Hacker News new | ask | show | jobs
by jcranmer 789 days ago
Um... no. This is 100% completely and totally wrong.

x86-64 requires the hardware to support SSE2, which has native single-precision and double-precision instructions for floating-point (e.g., scalar multiply is MULSS and MULSD, respectively). Both the single precision and the double precision instructions will take the same time, except for DIVSS/DIVSD, where the 32-bit float version is slightly faster (about 2 cycles latency faster, and reciprocal throughput of 3 versus 5 per Agner's tables).

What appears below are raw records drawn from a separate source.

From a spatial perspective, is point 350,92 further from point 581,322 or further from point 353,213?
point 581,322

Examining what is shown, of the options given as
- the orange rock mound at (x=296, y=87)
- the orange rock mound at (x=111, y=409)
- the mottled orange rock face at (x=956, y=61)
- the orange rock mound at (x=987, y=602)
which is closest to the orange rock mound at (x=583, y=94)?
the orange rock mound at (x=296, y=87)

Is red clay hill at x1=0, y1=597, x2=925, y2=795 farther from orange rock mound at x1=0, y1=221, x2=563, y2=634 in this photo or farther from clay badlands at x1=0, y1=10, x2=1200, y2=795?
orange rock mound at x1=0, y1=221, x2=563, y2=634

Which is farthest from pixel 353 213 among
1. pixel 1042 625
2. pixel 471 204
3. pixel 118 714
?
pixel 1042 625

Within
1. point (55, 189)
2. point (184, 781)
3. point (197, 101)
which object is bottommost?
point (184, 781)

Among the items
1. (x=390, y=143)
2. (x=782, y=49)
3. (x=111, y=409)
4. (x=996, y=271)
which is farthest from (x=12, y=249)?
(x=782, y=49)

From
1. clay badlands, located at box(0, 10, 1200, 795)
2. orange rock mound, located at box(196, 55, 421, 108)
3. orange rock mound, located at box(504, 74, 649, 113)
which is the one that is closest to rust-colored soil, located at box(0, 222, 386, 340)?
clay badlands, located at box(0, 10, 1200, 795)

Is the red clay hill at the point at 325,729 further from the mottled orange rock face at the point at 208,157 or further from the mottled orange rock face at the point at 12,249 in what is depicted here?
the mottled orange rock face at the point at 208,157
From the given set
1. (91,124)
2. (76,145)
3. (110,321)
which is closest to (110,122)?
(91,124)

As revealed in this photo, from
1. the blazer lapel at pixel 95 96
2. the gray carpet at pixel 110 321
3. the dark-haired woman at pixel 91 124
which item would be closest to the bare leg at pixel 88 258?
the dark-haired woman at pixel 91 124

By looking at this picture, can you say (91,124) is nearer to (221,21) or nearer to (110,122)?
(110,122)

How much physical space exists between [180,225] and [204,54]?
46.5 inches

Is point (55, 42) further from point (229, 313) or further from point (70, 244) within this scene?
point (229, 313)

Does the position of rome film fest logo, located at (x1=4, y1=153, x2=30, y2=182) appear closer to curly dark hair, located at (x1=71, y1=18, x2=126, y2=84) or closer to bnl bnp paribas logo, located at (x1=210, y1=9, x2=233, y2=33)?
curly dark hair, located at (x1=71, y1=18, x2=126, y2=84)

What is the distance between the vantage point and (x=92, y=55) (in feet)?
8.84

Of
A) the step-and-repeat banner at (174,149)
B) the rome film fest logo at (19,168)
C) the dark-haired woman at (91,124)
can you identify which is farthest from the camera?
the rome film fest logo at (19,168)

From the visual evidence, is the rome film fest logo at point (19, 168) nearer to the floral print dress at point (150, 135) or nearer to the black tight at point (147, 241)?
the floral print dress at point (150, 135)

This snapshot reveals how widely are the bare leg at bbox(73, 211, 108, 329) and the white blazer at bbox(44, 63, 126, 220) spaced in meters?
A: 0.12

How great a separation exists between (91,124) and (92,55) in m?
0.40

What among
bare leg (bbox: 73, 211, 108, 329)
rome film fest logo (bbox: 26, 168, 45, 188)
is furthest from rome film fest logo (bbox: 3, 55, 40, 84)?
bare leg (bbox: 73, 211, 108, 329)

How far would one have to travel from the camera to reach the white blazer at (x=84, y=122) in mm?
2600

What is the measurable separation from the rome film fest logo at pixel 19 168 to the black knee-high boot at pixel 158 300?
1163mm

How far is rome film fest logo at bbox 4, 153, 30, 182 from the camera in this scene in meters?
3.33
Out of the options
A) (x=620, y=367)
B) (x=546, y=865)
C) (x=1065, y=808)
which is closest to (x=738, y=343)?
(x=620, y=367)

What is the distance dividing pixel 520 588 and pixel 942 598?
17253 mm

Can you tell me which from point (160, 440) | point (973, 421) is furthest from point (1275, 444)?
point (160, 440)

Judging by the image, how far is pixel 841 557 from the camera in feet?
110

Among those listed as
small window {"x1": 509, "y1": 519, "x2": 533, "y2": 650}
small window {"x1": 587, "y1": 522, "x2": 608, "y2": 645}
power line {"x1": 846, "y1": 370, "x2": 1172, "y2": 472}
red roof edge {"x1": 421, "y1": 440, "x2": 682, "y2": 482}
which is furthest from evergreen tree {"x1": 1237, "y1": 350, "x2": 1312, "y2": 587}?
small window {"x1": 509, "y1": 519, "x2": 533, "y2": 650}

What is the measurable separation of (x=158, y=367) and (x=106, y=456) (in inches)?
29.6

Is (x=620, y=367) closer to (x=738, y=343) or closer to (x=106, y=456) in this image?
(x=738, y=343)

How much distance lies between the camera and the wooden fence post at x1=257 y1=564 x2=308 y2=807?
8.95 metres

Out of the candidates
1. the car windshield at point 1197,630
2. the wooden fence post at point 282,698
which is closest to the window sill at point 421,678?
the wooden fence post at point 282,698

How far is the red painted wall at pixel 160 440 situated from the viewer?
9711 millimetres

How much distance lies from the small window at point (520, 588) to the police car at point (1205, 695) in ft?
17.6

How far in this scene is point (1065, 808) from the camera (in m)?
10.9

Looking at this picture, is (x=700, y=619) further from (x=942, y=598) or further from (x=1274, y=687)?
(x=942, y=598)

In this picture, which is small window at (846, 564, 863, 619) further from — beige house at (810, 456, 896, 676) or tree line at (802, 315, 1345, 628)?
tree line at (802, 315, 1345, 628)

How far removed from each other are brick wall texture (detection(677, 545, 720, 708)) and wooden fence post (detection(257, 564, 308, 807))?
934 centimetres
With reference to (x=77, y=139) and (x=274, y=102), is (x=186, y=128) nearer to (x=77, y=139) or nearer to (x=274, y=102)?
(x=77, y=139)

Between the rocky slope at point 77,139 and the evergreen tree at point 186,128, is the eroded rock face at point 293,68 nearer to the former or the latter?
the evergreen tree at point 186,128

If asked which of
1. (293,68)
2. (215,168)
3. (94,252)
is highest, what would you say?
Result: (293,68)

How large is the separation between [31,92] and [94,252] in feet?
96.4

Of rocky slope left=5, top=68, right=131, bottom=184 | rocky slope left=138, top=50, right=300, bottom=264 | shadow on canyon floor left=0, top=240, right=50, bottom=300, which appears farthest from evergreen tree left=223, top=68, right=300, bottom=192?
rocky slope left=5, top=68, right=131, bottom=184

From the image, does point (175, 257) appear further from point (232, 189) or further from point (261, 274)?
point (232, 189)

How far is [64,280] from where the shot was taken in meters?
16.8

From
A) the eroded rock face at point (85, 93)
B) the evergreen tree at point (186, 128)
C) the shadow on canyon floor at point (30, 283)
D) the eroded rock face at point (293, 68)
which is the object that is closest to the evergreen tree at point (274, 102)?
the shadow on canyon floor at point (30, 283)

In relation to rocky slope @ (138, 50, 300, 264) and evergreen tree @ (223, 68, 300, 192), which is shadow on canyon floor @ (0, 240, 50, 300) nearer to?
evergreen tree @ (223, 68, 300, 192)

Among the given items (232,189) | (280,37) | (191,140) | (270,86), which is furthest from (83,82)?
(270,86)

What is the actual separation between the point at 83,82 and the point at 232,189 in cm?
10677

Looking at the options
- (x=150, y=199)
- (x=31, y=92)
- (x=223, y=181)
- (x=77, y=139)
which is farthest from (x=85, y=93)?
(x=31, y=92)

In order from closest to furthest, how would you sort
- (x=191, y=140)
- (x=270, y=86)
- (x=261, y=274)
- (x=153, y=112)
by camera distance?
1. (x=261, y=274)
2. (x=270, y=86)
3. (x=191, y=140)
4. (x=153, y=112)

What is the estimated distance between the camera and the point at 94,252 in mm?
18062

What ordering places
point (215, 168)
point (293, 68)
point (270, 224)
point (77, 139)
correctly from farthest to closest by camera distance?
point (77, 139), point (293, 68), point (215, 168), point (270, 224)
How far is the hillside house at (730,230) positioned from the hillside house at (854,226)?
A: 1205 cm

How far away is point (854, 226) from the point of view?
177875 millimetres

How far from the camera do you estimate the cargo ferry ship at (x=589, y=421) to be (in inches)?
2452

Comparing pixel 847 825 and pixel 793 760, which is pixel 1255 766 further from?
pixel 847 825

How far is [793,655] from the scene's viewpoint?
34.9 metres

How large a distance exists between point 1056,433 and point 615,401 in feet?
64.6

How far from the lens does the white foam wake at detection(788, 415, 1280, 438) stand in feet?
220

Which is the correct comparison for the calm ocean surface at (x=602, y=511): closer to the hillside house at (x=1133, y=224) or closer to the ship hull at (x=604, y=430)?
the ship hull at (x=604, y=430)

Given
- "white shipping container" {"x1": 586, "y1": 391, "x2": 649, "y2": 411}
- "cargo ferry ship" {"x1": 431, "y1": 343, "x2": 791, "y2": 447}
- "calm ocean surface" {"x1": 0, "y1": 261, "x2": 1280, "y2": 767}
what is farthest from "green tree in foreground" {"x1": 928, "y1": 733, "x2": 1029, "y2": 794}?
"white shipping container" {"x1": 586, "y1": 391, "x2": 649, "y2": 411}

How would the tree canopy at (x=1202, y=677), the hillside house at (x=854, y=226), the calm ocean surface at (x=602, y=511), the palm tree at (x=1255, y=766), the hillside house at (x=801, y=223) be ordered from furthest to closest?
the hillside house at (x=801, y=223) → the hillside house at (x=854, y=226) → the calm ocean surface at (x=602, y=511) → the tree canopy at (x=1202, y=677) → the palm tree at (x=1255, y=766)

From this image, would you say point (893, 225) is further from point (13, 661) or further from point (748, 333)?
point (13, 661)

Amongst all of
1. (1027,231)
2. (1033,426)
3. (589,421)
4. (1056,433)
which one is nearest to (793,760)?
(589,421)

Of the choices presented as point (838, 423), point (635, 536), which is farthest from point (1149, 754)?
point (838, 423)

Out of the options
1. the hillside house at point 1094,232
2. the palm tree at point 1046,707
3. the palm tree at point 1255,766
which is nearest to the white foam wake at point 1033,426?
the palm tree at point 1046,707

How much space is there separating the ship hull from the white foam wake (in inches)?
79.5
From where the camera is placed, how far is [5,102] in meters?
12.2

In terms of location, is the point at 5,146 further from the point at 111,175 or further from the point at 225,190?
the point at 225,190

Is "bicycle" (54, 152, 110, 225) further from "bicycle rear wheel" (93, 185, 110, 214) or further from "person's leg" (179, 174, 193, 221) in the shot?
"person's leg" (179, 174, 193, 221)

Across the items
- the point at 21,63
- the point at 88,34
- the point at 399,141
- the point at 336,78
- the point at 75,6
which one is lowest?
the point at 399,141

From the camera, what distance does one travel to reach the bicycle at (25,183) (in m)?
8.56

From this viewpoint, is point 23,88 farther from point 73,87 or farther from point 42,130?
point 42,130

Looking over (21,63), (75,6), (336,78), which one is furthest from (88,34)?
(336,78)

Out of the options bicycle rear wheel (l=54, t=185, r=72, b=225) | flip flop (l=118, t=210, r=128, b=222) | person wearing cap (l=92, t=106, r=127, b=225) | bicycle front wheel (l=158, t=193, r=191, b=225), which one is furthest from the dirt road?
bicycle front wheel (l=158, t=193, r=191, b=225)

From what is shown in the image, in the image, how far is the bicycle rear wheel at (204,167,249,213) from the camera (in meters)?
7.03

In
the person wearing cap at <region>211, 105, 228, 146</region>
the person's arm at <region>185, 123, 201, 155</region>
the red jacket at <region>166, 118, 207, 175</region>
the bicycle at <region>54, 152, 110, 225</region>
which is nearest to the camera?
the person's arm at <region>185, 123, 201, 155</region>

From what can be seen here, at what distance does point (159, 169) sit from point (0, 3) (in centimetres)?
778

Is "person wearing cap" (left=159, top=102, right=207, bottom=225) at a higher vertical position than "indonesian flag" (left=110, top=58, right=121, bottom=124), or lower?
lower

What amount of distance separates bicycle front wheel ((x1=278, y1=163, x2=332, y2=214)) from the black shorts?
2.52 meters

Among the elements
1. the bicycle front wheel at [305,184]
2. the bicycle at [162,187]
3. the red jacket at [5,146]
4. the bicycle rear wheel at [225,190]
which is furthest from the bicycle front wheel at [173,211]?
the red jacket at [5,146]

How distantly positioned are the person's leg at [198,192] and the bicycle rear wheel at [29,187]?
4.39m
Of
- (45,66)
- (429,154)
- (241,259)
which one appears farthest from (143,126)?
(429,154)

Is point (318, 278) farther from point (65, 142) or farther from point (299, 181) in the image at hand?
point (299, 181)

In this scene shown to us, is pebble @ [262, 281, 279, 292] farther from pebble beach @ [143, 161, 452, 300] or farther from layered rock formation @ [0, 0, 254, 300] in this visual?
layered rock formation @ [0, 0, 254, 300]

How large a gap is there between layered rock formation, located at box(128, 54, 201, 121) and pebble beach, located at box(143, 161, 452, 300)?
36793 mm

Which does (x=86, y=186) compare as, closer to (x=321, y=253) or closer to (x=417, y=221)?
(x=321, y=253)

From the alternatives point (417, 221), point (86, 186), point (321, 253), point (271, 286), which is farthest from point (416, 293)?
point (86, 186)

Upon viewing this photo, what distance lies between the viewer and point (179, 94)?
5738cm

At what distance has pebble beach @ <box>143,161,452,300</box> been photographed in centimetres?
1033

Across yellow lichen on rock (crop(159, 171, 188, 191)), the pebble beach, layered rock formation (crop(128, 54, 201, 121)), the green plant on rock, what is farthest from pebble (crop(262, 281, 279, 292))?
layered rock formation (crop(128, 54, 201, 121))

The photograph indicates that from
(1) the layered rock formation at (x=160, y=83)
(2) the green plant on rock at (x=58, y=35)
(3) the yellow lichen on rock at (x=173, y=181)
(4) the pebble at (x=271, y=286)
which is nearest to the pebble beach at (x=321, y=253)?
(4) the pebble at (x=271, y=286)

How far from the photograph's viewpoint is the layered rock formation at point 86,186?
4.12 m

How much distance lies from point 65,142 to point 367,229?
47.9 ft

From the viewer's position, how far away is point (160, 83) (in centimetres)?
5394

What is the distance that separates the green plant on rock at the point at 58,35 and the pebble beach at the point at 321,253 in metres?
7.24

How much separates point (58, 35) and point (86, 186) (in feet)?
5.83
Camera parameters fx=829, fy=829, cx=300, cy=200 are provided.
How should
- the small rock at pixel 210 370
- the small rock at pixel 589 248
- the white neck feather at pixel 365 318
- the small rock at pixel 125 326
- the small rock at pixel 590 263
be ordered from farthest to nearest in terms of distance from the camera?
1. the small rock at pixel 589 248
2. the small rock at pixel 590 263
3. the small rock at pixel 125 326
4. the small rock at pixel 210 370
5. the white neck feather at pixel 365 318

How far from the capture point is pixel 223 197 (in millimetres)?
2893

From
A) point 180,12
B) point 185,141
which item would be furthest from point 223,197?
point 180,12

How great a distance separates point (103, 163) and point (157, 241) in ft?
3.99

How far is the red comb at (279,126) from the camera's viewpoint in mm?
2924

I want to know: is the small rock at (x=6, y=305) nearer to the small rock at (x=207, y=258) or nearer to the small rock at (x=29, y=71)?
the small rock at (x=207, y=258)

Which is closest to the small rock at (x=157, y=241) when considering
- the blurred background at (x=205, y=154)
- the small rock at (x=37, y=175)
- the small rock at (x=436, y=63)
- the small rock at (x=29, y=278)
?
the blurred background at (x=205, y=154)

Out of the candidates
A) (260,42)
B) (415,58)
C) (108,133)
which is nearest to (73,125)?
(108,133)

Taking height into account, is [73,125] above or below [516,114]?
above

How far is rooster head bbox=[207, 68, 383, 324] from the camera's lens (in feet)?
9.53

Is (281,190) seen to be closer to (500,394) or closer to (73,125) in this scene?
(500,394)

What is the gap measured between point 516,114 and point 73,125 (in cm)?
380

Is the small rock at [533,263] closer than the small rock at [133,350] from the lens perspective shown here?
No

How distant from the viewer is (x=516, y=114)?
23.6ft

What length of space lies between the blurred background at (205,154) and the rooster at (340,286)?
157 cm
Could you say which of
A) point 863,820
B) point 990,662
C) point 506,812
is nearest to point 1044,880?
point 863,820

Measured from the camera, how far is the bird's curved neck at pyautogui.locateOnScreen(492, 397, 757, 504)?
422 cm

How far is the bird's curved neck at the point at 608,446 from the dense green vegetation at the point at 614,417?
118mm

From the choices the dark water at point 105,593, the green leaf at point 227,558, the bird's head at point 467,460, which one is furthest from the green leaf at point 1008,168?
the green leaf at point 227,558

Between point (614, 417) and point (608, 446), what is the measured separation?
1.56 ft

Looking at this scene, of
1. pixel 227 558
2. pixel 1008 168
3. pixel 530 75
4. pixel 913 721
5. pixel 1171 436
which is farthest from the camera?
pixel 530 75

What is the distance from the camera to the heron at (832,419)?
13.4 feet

You might be thinking of x87 floating-point units, where all arithmetic is done internally using 80-bit floating-point types. But all x86 chips in like the last 20 years have had SSE units--which are faster anyways. Even in the days when it was the major floating-point units, it wasn't any slower, since all floating-point operations took the same time independent of format. It might be slower if you insisted that code compilation strictly follow IEEE 754 rules, but the solution everybody did was to not do that and that's why things like Java's strictfp or C's FLT_EVAL_METHOD were born. Even in that case, however, 32-bit floats would likely be faster than 64-bit for the simple fact that 32-bit floats can safely be emulated in 80-bit without fear of double rounding but 64-bit floats cannot.

1 comments

I agree with you. It should take the same time when thinking more about it. I remember learning this in ~2016 and I did performance test on Skylake which confirmed (Windows VS2015). I think I remember that i only tested with addsd/addss. Definitely not x87. But as always, if the result can not be reproduced... I stand corrected until then.
I tried to reproduce it on Ivybridge (Windows VS20122) and failed (mulss and muldd) [0]. single and double precision takes the same time. I also found a behavior where the first batch of iterations takes more time regardless of precision. It is possible that this tricked me last time.

[0] https://gist.github.com/dosshell/495680f0f768ae84a106eb054f2...

Sorry for the confusion and spreading false information.